A very basic strenght system that has worked of me has beent he Tokas 5x3. This is a three week cycle as follows

Week 1 - 5x3 at 85% of 1RM

Week 2 - 3x2 at 90% of 1RM

Week 3 - 2x1 at 95% of 1RM

This can be repeated over and over until increasing the wieght. You should pass you target. Once you have completed this cycle a few times have a go at a 1RM - you should break through your plateau.

5x5 is OK, but if it aint working, it aint working!

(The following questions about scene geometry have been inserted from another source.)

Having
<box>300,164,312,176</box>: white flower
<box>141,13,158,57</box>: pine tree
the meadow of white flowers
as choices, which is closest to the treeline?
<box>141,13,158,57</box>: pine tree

There are other many other methods, some are progressive similar to this but over longer build up periods, others involved speed work etc - these tend to get more complicated and I would not recommend until you get a bit more advanced or train with someone who is experienced - possible overtraininf etc.

On a final note - you dont need to go over the top with assisstance work - just keep to the basics and give your body time to rest and grow.

Hope this helps


----------



## Dsahna (May 25, 2009)

MXD said:


> 5*5 sucks ass thats why. The same loading principles won't work forever. Whack 220 on the bar and rep out..


 :lol: :lol: :lol:

Very reckless, but thats exactly what i do, its just not the kind of advice that people are likely to accept!


----------



## stavmangr (Nov 25, 2008)

Add every other week on your max lift 1.250 gr plate on the bar(both sides) go for 1-3 reps when reach failure lift the bar (somebody needs to help you) and keep it up as long as you can squizing your pecs.

If you dont have a spotter use the smith machine.

REMEMBER NEVER SACRIFICE PERFECT FORM FOR POUNDAGE,bench press is the number 1 injury exercise.


----------



## Chr!s (Nov 30, 2008)

i have been training 5x5 since November and my bench has gone from 145kg to 200kg so it works albeit with some assistance!


----------